Working data:

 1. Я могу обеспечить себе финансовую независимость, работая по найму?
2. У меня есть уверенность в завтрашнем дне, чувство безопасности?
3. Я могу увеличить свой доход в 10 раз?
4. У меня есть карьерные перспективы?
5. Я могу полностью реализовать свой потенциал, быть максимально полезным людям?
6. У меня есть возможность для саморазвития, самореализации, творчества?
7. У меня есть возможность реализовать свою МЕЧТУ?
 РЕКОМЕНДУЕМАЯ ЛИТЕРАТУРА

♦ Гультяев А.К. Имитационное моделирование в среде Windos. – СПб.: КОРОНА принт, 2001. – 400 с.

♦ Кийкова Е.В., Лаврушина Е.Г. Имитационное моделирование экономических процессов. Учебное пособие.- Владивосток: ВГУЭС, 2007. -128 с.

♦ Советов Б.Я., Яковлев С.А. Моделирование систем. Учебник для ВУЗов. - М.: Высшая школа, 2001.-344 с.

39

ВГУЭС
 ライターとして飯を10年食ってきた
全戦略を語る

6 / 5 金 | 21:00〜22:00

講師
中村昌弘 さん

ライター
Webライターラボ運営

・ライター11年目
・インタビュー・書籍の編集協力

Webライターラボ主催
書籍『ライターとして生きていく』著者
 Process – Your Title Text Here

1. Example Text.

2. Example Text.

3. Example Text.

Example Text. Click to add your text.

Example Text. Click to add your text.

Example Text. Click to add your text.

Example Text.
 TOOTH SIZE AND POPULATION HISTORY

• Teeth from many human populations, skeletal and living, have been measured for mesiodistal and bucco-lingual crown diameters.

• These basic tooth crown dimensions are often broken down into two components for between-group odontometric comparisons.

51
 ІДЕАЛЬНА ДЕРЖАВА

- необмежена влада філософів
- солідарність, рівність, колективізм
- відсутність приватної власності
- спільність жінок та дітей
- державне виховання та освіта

Problem:
Each line holding the word "возможность" must be copied from the data.

Output for this exercise:
6. У меня есть возможность для саморазвития, самореализации, творчества?
7. У меня есть возможность реализовать свою МЕЧТУ?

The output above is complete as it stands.